_Work to do_: Exactly the lines from the one containing "From the photographer's" through the end of the data below are to be reproduced, and nothing besides them.
-- -- --
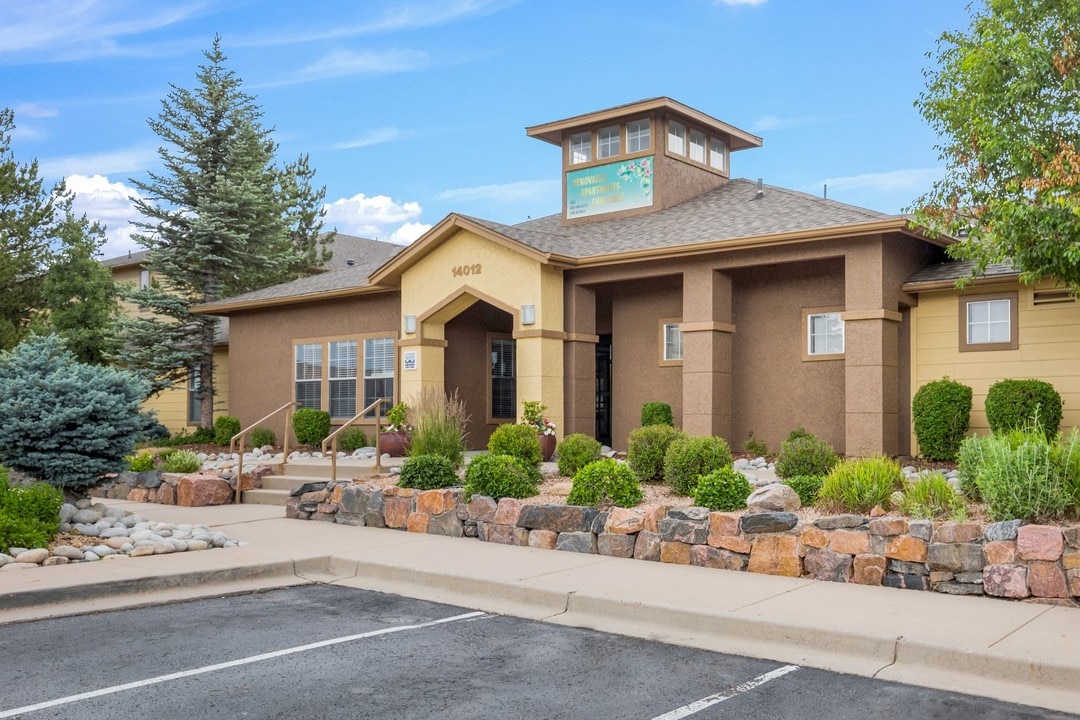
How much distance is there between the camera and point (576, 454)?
41.2 ft

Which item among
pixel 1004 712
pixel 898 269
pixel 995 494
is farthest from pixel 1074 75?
pixel 1004 712

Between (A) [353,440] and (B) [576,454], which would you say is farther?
(A) [353,440]

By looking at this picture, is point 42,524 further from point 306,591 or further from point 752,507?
point 752,507

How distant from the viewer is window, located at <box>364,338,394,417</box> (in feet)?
66.7

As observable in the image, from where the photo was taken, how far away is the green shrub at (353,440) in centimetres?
1995

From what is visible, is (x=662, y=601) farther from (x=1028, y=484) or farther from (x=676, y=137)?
(x=676, y=137)

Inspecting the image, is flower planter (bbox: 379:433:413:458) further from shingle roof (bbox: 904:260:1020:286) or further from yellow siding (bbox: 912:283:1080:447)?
shingle roof (bbox: 904:260:1020:286)

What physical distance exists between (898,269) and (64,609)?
1249 centimetres

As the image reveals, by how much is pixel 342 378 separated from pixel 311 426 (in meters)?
1.27

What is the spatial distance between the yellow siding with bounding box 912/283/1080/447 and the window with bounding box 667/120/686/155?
666 centimetres

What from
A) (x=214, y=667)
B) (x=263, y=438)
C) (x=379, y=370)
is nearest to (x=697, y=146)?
(x=379, y=370)

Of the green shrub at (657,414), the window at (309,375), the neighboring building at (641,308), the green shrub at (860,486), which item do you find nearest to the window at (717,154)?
the neighboring building at (641,308)

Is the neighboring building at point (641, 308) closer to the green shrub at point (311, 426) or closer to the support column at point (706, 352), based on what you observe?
the support column at point (706, 352)

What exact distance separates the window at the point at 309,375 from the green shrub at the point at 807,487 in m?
14.0
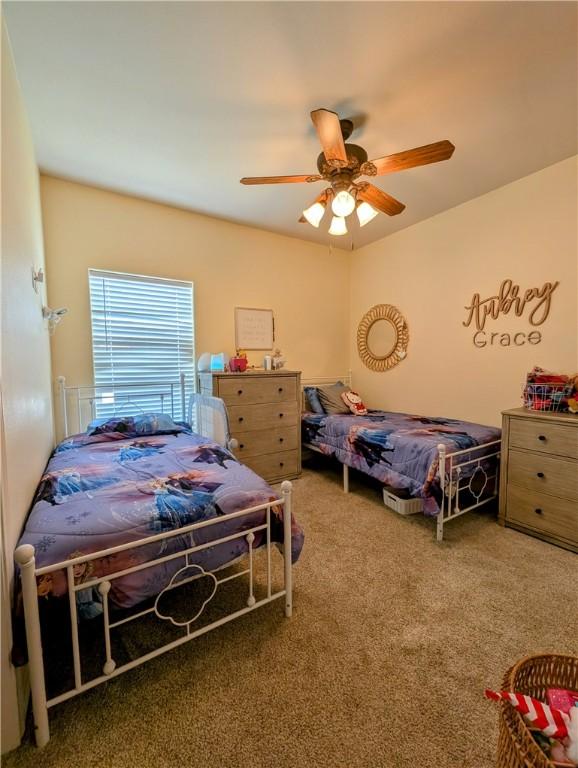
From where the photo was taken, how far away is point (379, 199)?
2076 millimetres

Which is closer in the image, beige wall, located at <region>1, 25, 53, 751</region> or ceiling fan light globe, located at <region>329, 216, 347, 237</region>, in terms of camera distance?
beige wall, located at <region>1, 25, 53, 751</region>

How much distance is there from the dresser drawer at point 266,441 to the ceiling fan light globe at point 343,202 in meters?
1.97

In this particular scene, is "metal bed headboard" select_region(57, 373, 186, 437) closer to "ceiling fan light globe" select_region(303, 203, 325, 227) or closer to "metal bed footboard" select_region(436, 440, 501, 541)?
"ceiling fan light globe" select_region(303, 203, 325, 227)

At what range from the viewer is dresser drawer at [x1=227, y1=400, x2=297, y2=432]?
116 inches

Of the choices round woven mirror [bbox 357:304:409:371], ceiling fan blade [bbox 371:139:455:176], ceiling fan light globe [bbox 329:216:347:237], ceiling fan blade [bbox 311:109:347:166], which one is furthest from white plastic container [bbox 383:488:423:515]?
ceiling fan blade [bbox 311:109:347:166]

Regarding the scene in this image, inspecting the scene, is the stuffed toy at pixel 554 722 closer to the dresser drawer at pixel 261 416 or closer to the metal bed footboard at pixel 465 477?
the metal bed footboard at pixel 465 477

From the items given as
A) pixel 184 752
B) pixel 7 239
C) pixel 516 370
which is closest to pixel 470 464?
pixel 516 370

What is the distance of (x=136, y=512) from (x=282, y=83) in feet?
7.11

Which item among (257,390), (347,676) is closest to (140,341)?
(257,390)

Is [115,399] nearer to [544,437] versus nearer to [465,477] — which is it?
[465,477]

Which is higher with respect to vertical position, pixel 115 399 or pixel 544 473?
pixel 115 399

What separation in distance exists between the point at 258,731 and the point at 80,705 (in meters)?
0.64

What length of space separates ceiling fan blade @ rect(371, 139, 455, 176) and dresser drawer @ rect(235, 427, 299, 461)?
2.23m

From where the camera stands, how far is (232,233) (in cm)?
338
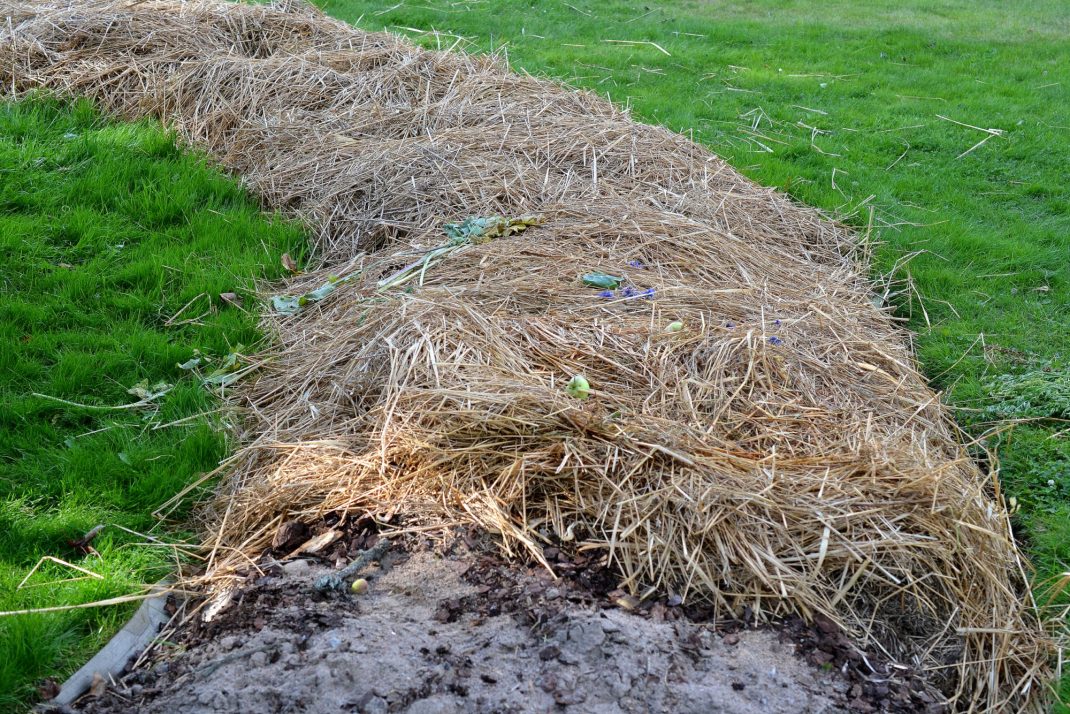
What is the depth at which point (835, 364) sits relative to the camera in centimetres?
369

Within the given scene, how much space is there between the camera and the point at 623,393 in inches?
128

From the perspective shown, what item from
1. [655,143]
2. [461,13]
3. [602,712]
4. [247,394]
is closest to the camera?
[602,712]

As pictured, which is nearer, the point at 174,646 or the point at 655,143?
the point at 174,646

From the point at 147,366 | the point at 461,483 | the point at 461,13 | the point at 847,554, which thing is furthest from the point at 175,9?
the point at 847,554

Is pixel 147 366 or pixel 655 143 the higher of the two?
pixel 655 143

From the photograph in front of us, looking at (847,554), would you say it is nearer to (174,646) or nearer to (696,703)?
(696,703)

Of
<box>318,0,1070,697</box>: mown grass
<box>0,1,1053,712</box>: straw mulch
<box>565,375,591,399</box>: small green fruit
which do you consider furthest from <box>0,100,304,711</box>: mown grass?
<box>318,0,1070,697</box>: mown grass

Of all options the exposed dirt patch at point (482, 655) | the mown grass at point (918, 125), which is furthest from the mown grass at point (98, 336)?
the mown grass at point (918, 125)

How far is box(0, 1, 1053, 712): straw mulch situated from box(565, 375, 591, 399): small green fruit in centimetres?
6

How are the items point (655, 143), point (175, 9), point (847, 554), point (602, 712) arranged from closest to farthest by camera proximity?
point (602, 712) < point (847, 554) < point (655, 143) < point (175, 9)

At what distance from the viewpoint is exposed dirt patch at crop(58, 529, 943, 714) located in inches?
86.4

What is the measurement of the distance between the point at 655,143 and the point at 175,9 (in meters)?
3.85

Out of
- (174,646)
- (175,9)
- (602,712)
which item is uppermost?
(175,9)

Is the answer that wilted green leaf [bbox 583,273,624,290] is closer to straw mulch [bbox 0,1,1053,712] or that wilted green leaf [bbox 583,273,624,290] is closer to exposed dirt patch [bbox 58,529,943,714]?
straw mulch [bbox 0,1,1053,712]
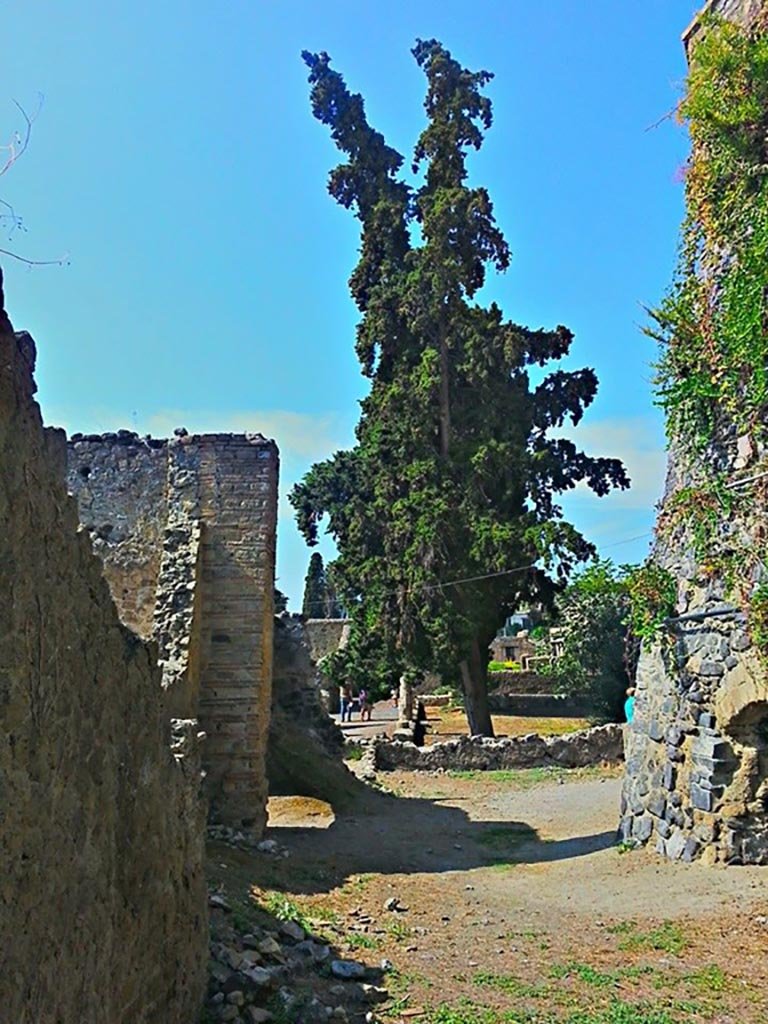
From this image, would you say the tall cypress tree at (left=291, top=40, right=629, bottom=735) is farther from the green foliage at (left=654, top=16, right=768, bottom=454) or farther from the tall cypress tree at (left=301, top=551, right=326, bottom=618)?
the tall cypress tree at (left=301, top=551, right=326, bottom=618)

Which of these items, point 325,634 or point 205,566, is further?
point 325,634

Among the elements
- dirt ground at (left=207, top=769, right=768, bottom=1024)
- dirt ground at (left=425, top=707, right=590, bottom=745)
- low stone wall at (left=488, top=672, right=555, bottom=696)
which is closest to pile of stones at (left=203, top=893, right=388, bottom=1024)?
dirt ground at (left=207, top=769, right=768, bottom=1024)

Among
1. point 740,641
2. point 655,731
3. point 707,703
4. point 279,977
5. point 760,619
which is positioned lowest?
point 279,977

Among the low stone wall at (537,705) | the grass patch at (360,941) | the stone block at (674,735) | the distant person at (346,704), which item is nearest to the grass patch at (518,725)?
the low stone wall at (537,705)

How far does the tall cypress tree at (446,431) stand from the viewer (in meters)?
20.2

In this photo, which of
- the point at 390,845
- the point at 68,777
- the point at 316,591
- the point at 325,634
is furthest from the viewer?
the point at 316,591

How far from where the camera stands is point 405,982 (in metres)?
5.95

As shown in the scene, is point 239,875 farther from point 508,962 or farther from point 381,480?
point 381,480

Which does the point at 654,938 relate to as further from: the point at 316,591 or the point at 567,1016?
the point at 316,591

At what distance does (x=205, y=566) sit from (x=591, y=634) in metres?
17.6

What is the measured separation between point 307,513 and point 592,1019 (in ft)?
68.7

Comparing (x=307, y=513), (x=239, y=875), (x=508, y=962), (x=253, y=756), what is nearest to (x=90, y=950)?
(x=508, y=962)

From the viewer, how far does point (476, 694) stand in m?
21.1

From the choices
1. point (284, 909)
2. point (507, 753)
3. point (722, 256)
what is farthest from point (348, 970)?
point (507, 753)
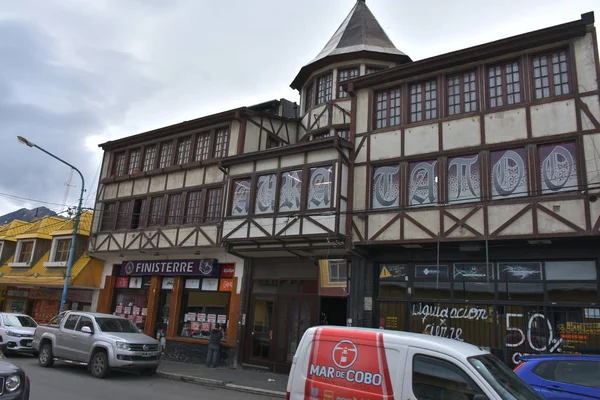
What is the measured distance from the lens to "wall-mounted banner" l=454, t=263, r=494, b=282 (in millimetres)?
12881

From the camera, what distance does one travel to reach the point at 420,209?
13531mm

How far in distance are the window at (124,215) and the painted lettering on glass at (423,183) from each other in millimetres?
13847

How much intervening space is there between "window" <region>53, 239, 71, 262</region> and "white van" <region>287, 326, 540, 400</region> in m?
22.2

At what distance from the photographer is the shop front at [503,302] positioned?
1156 centimetres

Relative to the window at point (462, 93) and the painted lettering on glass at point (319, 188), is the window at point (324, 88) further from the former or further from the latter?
the window at point (462, 93)

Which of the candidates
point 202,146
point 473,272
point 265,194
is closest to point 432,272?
point 473,272

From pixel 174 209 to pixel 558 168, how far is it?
14.9 m

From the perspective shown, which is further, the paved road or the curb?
the curb

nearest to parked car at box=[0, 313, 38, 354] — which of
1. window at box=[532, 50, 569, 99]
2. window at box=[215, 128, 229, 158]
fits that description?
window at box=[215, 128, 229, 158]

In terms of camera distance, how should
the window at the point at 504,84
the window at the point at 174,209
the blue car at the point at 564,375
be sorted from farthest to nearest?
the window at the point at 174,209
the window at the point at 504,84
the blue car at the point at 564,375

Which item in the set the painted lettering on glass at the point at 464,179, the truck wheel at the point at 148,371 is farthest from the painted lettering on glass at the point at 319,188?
the truck wheel at the point at 148,371

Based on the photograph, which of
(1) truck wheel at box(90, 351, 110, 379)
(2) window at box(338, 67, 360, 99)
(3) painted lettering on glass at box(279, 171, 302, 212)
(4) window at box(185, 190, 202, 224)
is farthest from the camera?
(4) window at box(185, 190, 202, 224)

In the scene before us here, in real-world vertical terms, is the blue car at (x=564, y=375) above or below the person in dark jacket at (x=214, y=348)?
above

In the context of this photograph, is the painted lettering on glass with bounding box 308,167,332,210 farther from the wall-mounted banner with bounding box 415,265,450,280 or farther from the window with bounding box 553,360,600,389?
the window with bounding box 553,360,600,389
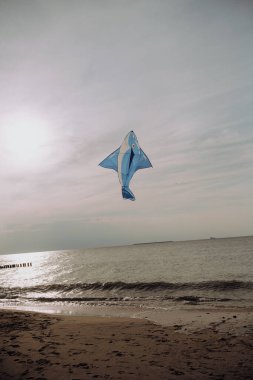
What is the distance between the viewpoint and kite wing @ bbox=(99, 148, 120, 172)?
34.7ft

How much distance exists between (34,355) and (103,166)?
6.02 meters

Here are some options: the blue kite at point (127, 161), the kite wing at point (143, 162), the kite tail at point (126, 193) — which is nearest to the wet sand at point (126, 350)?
the kite tail at point (126, 193)

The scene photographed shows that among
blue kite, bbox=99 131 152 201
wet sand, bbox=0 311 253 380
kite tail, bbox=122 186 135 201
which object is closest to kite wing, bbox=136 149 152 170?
blue kite, bbox=99 131 152 201

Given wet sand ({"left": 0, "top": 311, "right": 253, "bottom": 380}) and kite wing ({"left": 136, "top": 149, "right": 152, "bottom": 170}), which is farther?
kite wing ({"left": 136, "top": 149, "right": 152, "bottom": 170})

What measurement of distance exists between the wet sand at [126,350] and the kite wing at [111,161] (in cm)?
562

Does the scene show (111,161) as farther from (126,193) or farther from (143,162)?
(126,193)

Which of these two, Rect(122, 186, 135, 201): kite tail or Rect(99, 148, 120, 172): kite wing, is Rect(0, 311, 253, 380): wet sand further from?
Rect(99, 148, 120, 172): kite wing

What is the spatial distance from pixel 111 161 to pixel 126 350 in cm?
589

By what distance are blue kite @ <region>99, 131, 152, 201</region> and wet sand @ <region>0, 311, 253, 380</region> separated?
4688mm

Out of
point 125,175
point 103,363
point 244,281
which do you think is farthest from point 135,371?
point 244,281

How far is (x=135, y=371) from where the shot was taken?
21.6ft

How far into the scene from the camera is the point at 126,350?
8.22m

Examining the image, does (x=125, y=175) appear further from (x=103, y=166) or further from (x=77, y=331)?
(x=77, y=331)

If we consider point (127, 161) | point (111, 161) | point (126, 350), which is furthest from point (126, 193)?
point (126, 350)
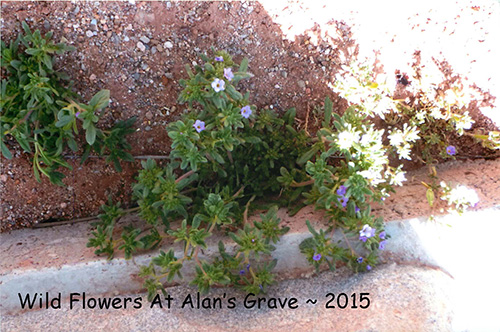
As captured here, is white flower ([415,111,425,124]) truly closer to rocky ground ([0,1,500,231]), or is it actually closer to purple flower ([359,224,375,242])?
rocky ground ([0,1,500,231])

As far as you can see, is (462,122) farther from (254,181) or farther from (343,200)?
(254,181)

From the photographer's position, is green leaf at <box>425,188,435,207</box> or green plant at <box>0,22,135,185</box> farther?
green leaf at <box>425,188,435,207</box>

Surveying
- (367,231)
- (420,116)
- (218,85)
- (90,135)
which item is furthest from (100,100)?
(420,116)

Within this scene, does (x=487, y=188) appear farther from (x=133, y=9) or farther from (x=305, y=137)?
(x=133, y=9)

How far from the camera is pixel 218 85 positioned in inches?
100

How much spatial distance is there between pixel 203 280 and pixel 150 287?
0.32 m

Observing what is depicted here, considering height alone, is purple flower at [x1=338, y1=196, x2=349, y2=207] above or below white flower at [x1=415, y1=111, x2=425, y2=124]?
below

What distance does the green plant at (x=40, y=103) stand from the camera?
8.95 ft

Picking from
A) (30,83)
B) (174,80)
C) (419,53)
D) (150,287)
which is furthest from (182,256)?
(419,53)

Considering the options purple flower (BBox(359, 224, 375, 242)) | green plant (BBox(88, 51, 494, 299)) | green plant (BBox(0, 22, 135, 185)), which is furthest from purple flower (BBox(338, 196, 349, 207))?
green plant (BBox(0, 22, 135, 185))

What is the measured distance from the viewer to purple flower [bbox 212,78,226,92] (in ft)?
8.28

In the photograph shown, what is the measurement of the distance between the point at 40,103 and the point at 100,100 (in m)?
0.35

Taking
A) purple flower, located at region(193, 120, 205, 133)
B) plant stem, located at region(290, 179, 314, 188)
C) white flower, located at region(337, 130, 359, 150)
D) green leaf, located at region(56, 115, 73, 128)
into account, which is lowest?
plant stem, located at region(290, 179, 314, 188)

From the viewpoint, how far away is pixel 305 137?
119 inches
-- -- --
_Complete response_:
From the photographer's position, is green leaf at <box>425,188,435,207</box> or green plant at <box>0,22,135,185</box> farther?
green leaf at <box>425,188,435,207</box>

Surveying
- (367,231)
- (420,116)
- (218,85)
- (90,135)
which item is furthest from (100,100)?
(420,116)

Within this scene, does (x=487, y=188) appear farther from (x=133, y=9) or farther from (x=305, y=137)?
(x=133, y=9)

How far from the camera is pixel 218 85 positioned in inches?
100

How much spatial distance is there between pixel 203 280 and pixel 150 287?
0.32 m

Observing what is depicted here, considering height alone, is purple flower at [x1=338, y1=196, x2=349, y2=207] above or below white flower at [x1=415, y1=111, x2=425, y2=124]?
below

What distance does the green plant at (x=40, y=103) stand from the camera?
8.95 ft

Picking from
A) (30,83)
B) (174,80)
C) (419,53)
D) (150,287)
which is furthest from (182,256)?
(419,53)

Considering the options purple flower (BBox(359, 224, 375, 242)) | green plant (BBox(88, 51, 494, 299)) | green plant (BBox(0, 22, 135, 185)), which is furthest from purple flower (BBox(338, 196, 349, 207))?
green plant (BBox(0, 22, 135, 185))

What is the measured distance from the viewer to purple flower [bbox 212,78,226,92] (in ft)?
8.28

In the photograph shown, what is the measurement of the distance between the point at 40,103 and the point at 100,100 (in m)?
0.35

Taking
A) purple flower, located at region(193, 120, 205, 133)
B) plant stem, located at region(290, 179, 314, 188)
C) white flower, located at region(337, 130, 359, 150)
D) green leaf, located at region(56, 115, 73, 128)
into account, which is lowest?
plant stem, located at region(290, 179, 314, 188)

From the viewpoint, how far away is pixel 305 137?
119 inches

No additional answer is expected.